Update March 2020: COVID changes the rules
Since I wrote the original article, the Coronavirus outbreak made the remote conferencing much more urgent when I could anticipate. Scientific meetings around the world are being cancelled, and scientists campaign to post their presentations as YouTube videos. Only a month ago this was an utter heresy, and now this becomes a new trend!

Update September 2020: My first fully virtual conference
The LSFM2020 microscopy conference, organized by the Royal Microscopy Society, was held fully virtual and free of charge. More than 670 attendees around the globe, with up to 200 people attending the talks and posters in each session at any given time. All sessions were well timed (a rare thing in a conference), and there were up to 3 sessions running in parallel. All via Zoom.

LSFM2020 closing remarks by Emmanuel Reynaud, one of the conference organizers.
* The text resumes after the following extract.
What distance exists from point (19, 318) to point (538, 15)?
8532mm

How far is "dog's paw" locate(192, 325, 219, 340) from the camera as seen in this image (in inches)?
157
The conference was carefully orchestrated by the chairs, who invited speakers to unmute and share their screens when their time was on. The attendees were asked to turn off video and mute themselves, which made the experience smooth and distraction-free for everyone. Questions and discussions ran in the chat window, and chairs read loud select questions if the time allowed. All sessions were recorded and available after the conference. Truly open scientific community!

What can be improved?

Mostly the Zoom interface itself. Switching between parallel sessions was difficult, because Zoom allows only one session at a time. Chat history was erased every time you left, so you could not read full discussion and see the links posted by the organizers before you joined the session.

But this format of a major microscopy conference was unthinkable a year ago. The COVID pandemic 2020 made us rethink and change the way we do and share science.